TASK STATEMENT — Reproduce the following entries exactly, leaving nothing out.

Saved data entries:
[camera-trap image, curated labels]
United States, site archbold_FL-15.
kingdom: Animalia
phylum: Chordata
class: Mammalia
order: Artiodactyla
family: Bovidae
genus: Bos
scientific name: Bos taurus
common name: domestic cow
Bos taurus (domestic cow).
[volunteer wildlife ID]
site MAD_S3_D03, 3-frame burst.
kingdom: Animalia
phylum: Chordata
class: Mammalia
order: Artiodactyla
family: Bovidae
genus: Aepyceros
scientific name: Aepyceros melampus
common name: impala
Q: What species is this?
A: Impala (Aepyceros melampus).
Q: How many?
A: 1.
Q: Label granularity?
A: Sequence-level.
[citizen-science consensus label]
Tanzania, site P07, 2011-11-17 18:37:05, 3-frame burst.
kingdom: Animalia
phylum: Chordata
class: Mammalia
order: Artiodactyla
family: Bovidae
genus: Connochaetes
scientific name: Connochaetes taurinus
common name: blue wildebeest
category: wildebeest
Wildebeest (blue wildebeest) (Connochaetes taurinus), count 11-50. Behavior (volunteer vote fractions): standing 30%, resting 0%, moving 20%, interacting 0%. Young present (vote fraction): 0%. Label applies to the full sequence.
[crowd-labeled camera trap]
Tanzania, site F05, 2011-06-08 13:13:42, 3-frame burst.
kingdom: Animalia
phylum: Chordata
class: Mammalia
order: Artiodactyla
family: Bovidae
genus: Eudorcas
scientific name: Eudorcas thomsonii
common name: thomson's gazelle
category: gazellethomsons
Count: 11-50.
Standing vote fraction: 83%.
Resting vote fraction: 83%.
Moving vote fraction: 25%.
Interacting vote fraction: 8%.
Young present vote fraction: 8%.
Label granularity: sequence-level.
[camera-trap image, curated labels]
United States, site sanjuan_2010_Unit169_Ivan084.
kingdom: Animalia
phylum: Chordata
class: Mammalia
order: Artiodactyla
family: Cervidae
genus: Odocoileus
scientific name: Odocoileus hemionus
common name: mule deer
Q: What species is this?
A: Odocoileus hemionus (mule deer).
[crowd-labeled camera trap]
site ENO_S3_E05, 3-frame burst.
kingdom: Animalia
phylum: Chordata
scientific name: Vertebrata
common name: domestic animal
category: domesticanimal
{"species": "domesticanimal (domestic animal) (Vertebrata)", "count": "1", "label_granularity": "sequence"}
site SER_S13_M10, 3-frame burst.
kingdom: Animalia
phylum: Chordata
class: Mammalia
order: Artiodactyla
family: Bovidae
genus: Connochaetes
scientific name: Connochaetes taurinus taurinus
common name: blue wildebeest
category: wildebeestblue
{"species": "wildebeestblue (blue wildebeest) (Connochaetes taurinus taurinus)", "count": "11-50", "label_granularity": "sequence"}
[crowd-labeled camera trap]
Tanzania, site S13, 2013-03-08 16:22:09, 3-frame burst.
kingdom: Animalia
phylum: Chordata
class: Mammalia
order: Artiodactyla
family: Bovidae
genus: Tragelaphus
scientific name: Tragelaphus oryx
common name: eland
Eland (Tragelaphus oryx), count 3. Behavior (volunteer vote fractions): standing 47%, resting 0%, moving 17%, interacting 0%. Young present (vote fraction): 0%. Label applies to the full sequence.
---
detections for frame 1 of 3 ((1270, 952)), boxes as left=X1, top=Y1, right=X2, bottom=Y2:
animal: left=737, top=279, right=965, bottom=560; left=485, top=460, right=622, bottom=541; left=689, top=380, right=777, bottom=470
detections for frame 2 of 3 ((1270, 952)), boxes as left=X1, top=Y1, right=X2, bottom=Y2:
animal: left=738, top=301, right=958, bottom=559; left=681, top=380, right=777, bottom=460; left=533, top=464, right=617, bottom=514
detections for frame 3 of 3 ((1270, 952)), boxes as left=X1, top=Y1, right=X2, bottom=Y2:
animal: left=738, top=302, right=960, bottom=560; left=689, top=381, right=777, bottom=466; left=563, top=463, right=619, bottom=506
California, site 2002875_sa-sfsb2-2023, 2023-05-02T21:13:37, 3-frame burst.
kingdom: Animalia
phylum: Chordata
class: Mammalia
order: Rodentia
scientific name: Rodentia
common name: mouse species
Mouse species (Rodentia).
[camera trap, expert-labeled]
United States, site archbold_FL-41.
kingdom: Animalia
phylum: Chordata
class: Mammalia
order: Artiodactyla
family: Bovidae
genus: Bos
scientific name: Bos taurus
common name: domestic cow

ANSWER SECTION —
[camera-trap image, curated labels]
United States, site archbold_FL-15.
kingdom: Animalia
phylum: Chordata
class: Mammalia
order: Artiodactyla
family: Bovidae
genus: Bos
scientific name: Bos taurus
common name: domestic cow
Bos taurus (domestic cow).
[volunteer wildlife ID]
site MAD_S3_D03, 3-frame burst.
kingdom: Animalia
phylum: Chordata
class: Mammalia
order: Artiodactyla
family: Bovidae
genus: Aepyceros
scientific name: Aepyceros melampus
common name: impala
Q: What species is this?
A: Impala (Aepyceros melampus).
Q: How many?
A: 1.
Q: Label granularity?
A: Sequence-level.
[citizen-science consensus label]
Tanzania, site P07, 2011-11-17 18:37:05, 3-frame burst.
kingdom: Animalia
phylum: Chordata
class: Mammalia
order: Artiodactyla
family: Bovidae
genus: Connochaetes
scientific name: Connochaetes taurinus
common name: blue wildebeest
category: wildebeest
Wildebeest (blue wildebeest) (Connochaetes taurinus), count 11-50. Behavior (volunteer vote fractions): standing 30%, resting 0%, moving 20%, interacting 0%. Young present (vote fraction): 0%. Label applies to the full sequence.
[crowd-labeled camera trap]
Tanzania, site F05, 2011-06-08 13:13:42, 3-frame burst.
kingdom: Animalia
phylum: Chordata
class: Mammalia
order: Artiodactyla
family: Bovidae
genus: Eudorcas
scientific name: Eudorcas thomsonii
common name: thomson's gazelle
category: gazellethomsons
Count: 11-50.
Standing vote fraction: 83%.
Resting vote fraction: 83%.
Moving vote fraction: 25%.
Interacting vote fraction: 8%.
Young present vote fraction: 8%.
Label granularity: sequence-level.
[camera-trap image, curated labels]
United States, site sanjuan_2010_Unit169_Ivan084.
kingdom: Animalia
phylum: Chordata
class: Mammalia
order: Artiodactyla
family: Cervidae
genus: Odocoileus
scientific name: Odocoileus hemionus
common name: mule deer
Q: What species is this?
A: Odocoileus hemionus (mule deer).
[crowd-labeled camera trap]
site ENO_S3_E05, 3-frame burst.
kingdom: Animalia
phylum: Chordata
scientific name: Vertebrata
common name: domestic animal
category: domesticanimal
{"species": "domesticanimal (domestic animal) (Vertebrata)", "count": "1", "label_granularity": "sequence"}
site SER_S13_M10, 3-frame burst.
kingdom: Animalia
phylum: Chordata
class: Mammalia
order: Artiodactyla
family: Bovidae
genus: Connochaetes
scientific name: Connochaetes taurinus taurinus
common name: blue wildebeest
category: wildebeestblue
{"species": "wildebeestblue (blue wildebeest) (Connochaetes taurinus taurinus)", "count": "11-50", "label_granularity": "sequence"}
[crowd-labeled camera trap]
Tanzania, site S13, 2013-03-08 16:22:09, 3-frame burst.
kingdom: Animalia
phylum: Chordata
class: Mammalia
order: Artiodactyla
family: Bovidae
genus: Tragelaphus
scientific name: Tragelaphus oryx
common name: eland
Eland (Tragelaphus oryx), count 3. Behavior (volunteer vote fractions): standing 47%, resting 0%, moving 17%, interacting 0%. Young present (vote fraction): 0%. Label applies to the full sequence.
---
detections for frame 1 of 3 ((1270, 952)), boxes as left=X1, top=Y1, right=X2, bottom=Y2:
animal: left=737, top=279, right=965, bottom=560; left=485, top=460, right=622, bottom=541; left=689, top=380, right=777, bottom=470
detections for frame 2 of 3 ((1270, 952)), boxes as left=X1, top=Y1, right=X2, bottom=Y2:
animal: left=738, top=301, right=958, bottom=559; left=681, top=380, right=777, bottom=460; left=533, top=464, right=617, bottom=514
detections for frame 3 of 3 ((1270, 952)), boxes as left=X1, top=Y1, right=X2, bottom=Y2:
animal: left=738, top=302, right=960, bottom=560; left=689, top=381, right=777, bottom=466; left=563, top=463, right=619, bottom=506
California, site 2002875_sa-sfsb2-2023, 2023-05-02T21:13:37, 3-frame burst.
kingdom: Animalia
phylum: Chordata
class: Mammalia
order: Rodentia
scientific name: Rodentia
common name: mouse species
Mouse species (Rodentia).
[camera trap, expert-labeled]
United States, site archbold_FL-41.
kingdom: Animalia
phylum: Chordata
class: Mammalia
order: Artiodactyla
family: Bovidae
genus: Bos
scientific name: Bos taurus
common name: domestic cow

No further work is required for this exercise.